> _Исходный отрывок_
На следующий день Шопен играл прелюдию fis-moll; она не поняла тревоги, о которой он ей рассказывал. После он ей часто играл ее, но она не понимала, и если бы догадалась, умышленно отказалась бы понять, что целый мир любви мог вызвать подобные тревоги! В этом случае проявляется вся полнейшая несовместимость, диаметральная противоположность, тайная антипатия между двумя натурами, которые, казалось, лишь для того отдались внезапному и случайному увлечению, чтобы затем длительно отталкиваться друг от друга со всей силой невыразимой муки и тоски. Его сердце разрывалось от мысли потерять ту, что вернула его к жизни. Она же видела только занимательное развлечение в этом приключении, опасность которого не превышала интереса и новизны. Что же удивительного в том, что в произведениях Шопена отразился только этот эпизод из всей его жизни во Франции?[186] После он свою жизнь делил на два периода. Он долго продолжал еще страдать в среде слишком реалистической, почти грубой, куда его завлекла слабая, слишком чувствительная его натура; а затем он уходил от настоящего в неощутимую область искусства, в воспоминания о ранней юности, о милой своей Польше, единственной, кого он обессмертил в своих песнопениях.
Человеческому существу, живущему жизнью себе подобных, не дано, однако, настолько отрешаться от своих текущих впечатлений, настолько отвлечься от жгучих каждодневных страданий, чтобы забыть в своих творениях всё, что он переживает, и петь лишь о том, что он пережил раньше. Вот почему мы охотно полагали бы, что в последние годы жизни Шопен был своего рода жертвой внутренних переживаний и угрызений, для него бессознательных, хотя он знал, что подобной болезнью был разрушен гений не одного великого поэта, не одного великого художника. Эти великие души, желая избавиться от муки земного своего ада, переносятся в мир, который они создают. Так поступил Мильтон,[187] так поступил Таосо, так поступил Камоэнс, так поступил Микеланджело и т. д.
Однако, если у них достаточно сильное воображение, чтобы перенестись туда, оно не может помешать им повлечь туда с собой и ту стрелу, которая в них вонзилась. Раскрывая здесь внизу, свои широкие крылья изгнанных архангелов, они высоко парят, но в полете своем страдают от раны, терзающей их плоть и отнимающей у них силы. Вот почему страдания безответной любви мы находим в раю Мильтона, любовную безнадежность на костре Софронии и Олинда,[188] суровое негодование – на мрачных чертах Ночи[189] во Флоренции!

> _Извлечённые записи_
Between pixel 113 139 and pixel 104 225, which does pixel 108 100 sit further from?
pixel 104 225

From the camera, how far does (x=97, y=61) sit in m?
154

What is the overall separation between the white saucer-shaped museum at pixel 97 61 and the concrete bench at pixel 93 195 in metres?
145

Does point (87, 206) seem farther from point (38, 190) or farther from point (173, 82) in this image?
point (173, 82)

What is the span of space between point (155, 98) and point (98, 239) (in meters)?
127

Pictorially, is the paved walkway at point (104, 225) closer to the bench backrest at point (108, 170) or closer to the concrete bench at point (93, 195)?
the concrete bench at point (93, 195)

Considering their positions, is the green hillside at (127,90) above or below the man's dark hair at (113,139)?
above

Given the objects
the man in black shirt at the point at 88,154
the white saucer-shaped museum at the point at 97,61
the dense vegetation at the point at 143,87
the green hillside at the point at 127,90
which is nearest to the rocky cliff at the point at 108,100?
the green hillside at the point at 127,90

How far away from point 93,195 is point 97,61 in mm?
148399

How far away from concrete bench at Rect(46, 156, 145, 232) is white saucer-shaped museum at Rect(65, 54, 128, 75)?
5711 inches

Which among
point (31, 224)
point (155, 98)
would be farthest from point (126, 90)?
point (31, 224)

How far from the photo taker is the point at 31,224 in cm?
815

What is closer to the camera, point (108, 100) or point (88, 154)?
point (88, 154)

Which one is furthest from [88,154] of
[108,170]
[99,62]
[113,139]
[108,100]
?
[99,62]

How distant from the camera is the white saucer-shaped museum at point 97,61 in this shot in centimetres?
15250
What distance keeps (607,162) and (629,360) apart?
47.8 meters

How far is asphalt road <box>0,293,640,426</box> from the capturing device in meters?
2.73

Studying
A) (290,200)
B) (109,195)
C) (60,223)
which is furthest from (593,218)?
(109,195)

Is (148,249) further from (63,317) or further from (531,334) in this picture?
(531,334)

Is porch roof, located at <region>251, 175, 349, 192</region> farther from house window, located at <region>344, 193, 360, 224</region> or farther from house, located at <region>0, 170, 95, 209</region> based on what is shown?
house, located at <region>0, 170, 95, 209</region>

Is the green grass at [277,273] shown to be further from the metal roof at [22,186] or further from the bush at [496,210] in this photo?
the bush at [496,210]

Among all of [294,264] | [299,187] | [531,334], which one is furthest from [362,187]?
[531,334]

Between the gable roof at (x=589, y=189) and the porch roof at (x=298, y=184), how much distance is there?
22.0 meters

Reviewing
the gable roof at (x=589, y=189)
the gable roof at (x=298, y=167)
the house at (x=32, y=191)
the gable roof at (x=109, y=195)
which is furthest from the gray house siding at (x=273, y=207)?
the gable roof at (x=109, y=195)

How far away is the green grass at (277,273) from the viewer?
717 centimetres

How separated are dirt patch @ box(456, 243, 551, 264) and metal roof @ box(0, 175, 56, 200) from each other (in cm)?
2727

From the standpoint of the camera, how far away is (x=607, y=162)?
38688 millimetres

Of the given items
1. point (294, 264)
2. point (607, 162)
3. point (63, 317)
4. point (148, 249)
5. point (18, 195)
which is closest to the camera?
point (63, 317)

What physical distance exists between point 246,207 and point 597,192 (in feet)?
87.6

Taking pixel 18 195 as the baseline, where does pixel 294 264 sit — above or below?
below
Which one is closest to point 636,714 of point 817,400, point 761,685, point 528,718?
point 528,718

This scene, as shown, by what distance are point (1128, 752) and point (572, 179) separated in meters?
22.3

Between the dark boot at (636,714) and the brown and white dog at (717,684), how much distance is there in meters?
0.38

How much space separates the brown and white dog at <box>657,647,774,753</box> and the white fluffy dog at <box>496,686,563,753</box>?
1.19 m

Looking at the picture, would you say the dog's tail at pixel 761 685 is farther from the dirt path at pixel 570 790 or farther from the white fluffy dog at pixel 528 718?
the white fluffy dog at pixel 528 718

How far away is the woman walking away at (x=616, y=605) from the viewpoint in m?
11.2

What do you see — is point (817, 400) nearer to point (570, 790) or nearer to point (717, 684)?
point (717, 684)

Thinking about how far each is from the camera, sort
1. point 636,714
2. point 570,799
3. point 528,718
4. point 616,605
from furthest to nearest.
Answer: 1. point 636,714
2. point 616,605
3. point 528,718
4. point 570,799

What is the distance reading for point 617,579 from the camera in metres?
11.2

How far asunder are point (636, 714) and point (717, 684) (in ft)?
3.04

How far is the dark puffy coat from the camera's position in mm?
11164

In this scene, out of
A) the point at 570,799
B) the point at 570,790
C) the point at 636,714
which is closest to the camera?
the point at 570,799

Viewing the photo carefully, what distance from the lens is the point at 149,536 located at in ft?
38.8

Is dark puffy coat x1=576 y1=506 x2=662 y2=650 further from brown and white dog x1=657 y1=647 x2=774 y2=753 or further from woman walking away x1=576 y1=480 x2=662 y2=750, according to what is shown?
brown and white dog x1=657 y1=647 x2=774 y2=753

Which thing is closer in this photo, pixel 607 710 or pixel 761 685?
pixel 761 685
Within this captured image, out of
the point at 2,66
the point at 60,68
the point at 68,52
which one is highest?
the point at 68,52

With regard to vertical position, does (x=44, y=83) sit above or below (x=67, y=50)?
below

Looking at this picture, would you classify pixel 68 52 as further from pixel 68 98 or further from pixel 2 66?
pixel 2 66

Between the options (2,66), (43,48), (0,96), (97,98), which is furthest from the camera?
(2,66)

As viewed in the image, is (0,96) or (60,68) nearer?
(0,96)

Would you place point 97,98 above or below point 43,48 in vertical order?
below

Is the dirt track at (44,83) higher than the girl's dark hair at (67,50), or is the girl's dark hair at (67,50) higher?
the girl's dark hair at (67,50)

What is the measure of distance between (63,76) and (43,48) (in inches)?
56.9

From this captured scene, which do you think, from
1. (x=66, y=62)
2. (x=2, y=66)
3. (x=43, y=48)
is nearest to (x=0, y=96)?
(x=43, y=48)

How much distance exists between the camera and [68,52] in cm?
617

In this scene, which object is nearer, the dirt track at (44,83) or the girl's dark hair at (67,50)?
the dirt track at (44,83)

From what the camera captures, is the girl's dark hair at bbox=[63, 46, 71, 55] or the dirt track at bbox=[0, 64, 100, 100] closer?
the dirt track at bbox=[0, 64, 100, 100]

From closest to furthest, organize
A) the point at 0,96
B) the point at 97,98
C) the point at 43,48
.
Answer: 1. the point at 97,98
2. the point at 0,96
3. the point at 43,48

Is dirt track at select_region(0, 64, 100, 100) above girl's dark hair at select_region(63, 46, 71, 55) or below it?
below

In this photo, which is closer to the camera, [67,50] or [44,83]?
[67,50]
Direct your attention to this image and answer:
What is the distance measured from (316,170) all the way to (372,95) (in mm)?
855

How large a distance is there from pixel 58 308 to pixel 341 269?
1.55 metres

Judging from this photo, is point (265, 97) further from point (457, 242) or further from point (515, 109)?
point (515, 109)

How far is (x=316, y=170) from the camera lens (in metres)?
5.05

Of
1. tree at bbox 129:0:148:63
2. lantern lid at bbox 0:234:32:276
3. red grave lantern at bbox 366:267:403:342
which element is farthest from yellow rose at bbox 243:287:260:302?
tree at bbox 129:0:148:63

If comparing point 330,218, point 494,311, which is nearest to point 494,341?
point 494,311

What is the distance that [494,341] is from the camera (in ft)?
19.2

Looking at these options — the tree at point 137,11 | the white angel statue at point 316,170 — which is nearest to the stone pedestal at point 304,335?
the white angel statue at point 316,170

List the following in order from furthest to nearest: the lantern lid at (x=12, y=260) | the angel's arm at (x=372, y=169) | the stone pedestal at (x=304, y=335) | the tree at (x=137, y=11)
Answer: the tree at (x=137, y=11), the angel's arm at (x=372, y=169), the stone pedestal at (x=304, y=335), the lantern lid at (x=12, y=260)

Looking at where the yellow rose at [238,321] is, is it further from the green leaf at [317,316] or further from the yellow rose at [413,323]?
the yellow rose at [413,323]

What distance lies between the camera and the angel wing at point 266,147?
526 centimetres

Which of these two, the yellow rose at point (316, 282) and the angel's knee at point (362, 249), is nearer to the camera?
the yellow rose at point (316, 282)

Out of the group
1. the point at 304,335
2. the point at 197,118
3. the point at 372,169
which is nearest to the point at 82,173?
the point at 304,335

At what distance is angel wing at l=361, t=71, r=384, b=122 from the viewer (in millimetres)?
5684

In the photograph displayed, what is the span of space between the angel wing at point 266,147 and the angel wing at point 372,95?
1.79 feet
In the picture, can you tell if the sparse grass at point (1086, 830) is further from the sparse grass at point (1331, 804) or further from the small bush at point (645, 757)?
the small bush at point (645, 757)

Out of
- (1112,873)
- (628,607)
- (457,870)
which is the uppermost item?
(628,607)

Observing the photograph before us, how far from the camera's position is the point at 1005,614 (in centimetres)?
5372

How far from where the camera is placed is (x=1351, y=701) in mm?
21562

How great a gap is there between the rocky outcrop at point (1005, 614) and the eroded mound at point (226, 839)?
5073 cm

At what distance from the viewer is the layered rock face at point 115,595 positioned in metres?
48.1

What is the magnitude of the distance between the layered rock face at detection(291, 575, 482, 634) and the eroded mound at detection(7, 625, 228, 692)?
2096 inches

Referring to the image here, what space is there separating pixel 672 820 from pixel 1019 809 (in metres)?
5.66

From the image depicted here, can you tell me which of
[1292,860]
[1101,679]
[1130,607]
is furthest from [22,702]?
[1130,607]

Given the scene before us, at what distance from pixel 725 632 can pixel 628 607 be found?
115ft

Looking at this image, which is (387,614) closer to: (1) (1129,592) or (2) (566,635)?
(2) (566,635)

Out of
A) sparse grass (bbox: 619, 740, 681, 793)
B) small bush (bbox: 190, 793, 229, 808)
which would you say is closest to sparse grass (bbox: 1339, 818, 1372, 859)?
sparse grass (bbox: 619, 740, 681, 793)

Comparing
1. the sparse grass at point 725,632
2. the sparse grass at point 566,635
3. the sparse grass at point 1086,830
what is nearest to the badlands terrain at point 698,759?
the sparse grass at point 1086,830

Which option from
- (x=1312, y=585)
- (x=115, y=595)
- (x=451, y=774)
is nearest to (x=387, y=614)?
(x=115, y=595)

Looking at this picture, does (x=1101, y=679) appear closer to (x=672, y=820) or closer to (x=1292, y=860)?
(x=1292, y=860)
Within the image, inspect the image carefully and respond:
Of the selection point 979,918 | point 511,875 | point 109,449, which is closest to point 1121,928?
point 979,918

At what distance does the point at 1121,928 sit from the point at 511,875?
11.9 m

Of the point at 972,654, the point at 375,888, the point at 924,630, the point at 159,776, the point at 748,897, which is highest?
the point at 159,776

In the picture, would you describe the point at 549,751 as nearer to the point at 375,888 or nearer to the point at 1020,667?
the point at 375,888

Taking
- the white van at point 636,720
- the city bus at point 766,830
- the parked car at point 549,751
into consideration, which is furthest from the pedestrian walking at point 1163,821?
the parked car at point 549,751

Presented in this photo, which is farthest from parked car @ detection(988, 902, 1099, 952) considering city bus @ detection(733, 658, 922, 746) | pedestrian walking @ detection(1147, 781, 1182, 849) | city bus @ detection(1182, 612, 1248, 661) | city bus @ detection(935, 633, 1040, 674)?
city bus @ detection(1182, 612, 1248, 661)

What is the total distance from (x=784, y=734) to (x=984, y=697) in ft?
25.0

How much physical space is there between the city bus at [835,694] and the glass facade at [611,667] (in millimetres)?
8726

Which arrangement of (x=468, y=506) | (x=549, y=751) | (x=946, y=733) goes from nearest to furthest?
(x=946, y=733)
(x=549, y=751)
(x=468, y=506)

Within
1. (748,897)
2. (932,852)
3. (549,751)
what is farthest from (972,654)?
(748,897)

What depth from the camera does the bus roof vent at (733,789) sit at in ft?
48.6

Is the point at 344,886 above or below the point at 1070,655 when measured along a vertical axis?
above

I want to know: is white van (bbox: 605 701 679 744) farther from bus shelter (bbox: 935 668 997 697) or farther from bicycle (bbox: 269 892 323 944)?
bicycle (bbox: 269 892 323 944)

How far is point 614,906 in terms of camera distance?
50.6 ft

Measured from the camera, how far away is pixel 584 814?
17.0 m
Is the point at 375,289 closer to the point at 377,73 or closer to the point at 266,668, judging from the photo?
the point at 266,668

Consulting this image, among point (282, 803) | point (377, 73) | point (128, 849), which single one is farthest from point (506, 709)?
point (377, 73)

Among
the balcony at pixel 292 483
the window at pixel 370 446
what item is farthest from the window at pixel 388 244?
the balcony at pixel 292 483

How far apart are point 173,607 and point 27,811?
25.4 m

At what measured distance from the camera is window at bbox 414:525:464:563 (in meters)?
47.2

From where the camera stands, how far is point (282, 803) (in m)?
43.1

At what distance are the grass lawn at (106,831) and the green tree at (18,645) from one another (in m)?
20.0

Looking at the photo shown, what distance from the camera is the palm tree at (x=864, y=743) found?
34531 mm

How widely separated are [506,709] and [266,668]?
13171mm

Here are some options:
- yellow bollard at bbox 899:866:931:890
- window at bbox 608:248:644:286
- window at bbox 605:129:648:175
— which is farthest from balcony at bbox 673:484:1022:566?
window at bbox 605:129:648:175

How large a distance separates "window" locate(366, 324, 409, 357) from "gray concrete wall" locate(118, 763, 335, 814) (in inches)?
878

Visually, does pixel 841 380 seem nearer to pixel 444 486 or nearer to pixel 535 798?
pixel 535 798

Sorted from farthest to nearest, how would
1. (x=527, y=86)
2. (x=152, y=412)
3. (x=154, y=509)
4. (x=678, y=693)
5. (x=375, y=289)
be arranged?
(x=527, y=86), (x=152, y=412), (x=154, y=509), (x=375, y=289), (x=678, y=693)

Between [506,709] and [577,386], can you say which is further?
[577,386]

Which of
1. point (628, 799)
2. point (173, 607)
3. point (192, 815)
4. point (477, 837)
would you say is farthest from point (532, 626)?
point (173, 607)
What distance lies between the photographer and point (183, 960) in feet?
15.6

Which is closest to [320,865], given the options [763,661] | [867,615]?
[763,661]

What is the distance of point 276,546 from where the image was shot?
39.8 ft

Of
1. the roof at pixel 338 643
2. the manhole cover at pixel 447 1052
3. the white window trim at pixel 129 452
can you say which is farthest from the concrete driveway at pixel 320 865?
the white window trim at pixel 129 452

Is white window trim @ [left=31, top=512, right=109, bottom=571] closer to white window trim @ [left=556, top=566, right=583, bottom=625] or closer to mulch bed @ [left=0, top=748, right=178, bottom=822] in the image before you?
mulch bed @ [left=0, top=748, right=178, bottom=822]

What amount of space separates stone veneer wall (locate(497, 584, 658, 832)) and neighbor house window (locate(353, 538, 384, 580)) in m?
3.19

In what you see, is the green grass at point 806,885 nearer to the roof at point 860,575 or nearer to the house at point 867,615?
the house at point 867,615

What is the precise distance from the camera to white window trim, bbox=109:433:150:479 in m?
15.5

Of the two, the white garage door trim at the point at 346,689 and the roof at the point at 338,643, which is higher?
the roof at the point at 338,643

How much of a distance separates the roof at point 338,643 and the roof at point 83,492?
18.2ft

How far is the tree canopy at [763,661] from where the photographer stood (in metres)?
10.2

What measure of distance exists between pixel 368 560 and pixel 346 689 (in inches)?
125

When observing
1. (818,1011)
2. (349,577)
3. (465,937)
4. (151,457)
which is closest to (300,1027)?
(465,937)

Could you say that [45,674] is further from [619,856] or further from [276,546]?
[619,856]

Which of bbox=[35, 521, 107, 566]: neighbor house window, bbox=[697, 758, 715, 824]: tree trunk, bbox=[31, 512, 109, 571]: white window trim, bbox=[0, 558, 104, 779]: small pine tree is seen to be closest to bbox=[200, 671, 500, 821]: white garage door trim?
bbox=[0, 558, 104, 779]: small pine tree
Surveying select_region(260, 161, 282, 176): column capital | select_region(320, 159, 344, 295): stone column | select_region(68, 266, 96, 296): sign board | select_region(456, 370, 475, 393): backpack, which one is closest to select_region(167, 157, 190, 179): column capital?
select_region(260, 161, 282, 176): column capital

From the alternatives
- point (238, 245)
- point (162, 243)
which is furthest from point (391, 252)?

> _Что сделать_
1. Какую прелюдию Шопен играл на следующий день, согласно отрывку о Шопене?
2. Пожалуйста, продолжите отрывок о Шопене сразу после его последнего предложения.
Записи для работы не понадобятся.

> _Ответы на задания_
1. Прелюдию fis-moll.

2.
Шопен не сравнивал своих страданий со страданиями этих великих людей; редкая исключительность, редкий блеск духовного источника побудил его считать их ни с чем не сравнимыми. Наедине с этой своей болью он не терял надежды превозмочь ее, помешать ей бросать свой мертвенно-бледный отблеск, свои взоры призрака без погребения на воздушные края, свежие, переливающиеся цветами радуги, как испарения весеннего утра, где он имел обыкновение встречаться со своей музой. Но, при всем своем желании искать в искусстве только чистый идеал восторгов первых лег, Шопен безотчетно вложил в свои творения отзвуки горестей, им несвойственных. Он мучил свою музу, заставляя говорить на языке сложных, утонченных, бесплодных мук, растворяющихся в лиризме, одновременно драматическом, элегическом и трагическом, чего, естественно, не могли предполагать его сюжеты и вложенное в них чувство.
Мы уже говорили: все странные формы, долгое время удивлявшие артистов в его последних произведениях, не согласуются с общим характером его вдохновений. Они примешивают к шопоту любви, к сетованиям нежного беспокойства, к скорбно-героическим песням, к гимнам ликования, к песнопениям торжества, к стенаниям побежденных, достойных лучшей участи, что слышал польский артист в своем прошлом, – вздохи больного сердца, возмущения потерявшей дорогу души, подавленный гнев заблудившегося ума, ревность, слишком претящую, чтобы найти выражение, – что угнетало его в настоящем. И тем не менее, он так умел предуказывать им свои законы, их обуздывать, ими управлять, что, в противоположность многим корифеям современной романтической литературы, вопреки примеру, показанному в музыке одним великим мастером,[190] ему удалось ни разу не исказить священные образы и формы прекрасного, какие бы эмоции он ни брался передать.